You’ve heard of geography, biology, and zoology, but typography may be something you may not be familiar with. This is a quick crash course on the basics of typography.

Unlike these three scientific fields of study and others like them, typography is an art.

It is the art of designing and arranging letters and words to communicate a message or feeling. This is why understanding typography is so valuable when designing for your brand.


The primary focuses of typography are:


  • Letter
  • Text
  • Grid




Letter is what it sounds like; it’s the design of each character (a symbol with a unique function).


A typeface is what most people call fonts, but it is the name of a family of fonts.


Fonts are the typeface stylized differently


For example:

In this example, Futura is the typeface and Futura Bold is a font.


Fonts can also be divided into more categories, the main three are:


  • Serif (have little lines at the ends of the strokes; e.g. the font that you are currently reading)
  • Sans Serif (do not have serifs)
  • Script (appears handwritten)


There are plenty more subcategories of these fonts, unfortunately, there are too many to talk about in this blog.

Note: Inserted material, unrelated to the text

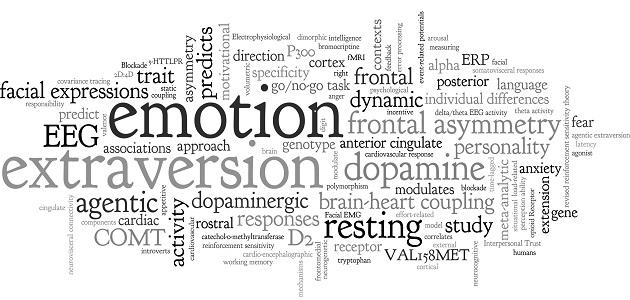 Banner Differentielle Psychologie und Pädagogische Diagnostik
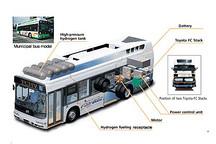 日野与丰田开发燃料电池公交车 2016年投运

The next step is to bring the letters together to create text.

Spacing is key to creating effective text.

Tracking is the overall space between letter is a piece of text. The Hulu wordmark (a logotype that is usually a text-only) has a very loose tracking. While FedEx has a very tight tracking.

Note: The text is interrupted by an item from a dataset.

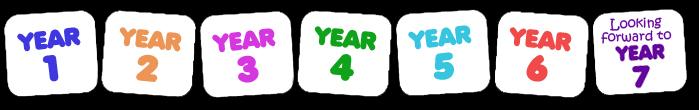 7 Year Anniversary on a custom RetroViewer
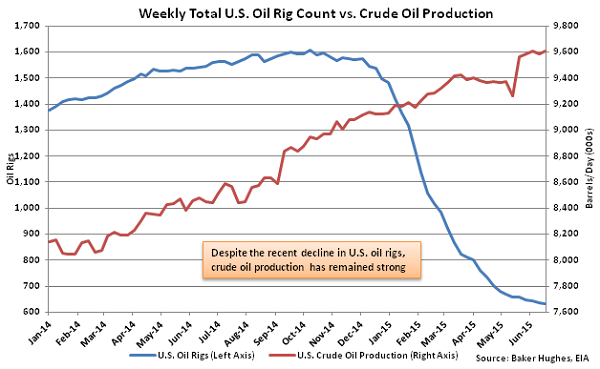 Weekly Total US Oil Rig Count vs Crude Oil Production - June 24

Kerning is the space between two individual characters. Let’s go back to the FedEx wordmark. It has a very tight tracking, but the kerning is adjusted between the “E” and the  “x,” to create that arrow shape in between.



Grid is simply the arrangement of content on a page, poster, screen, etc.


The layout of whatever medium you are using can say a lot about your brand. From a simple layout where everything is organized and aligned to a more complex, offset layout. 


What now?


Now that you have all this new knowledge of typography, do what any great designer would do. Experiment!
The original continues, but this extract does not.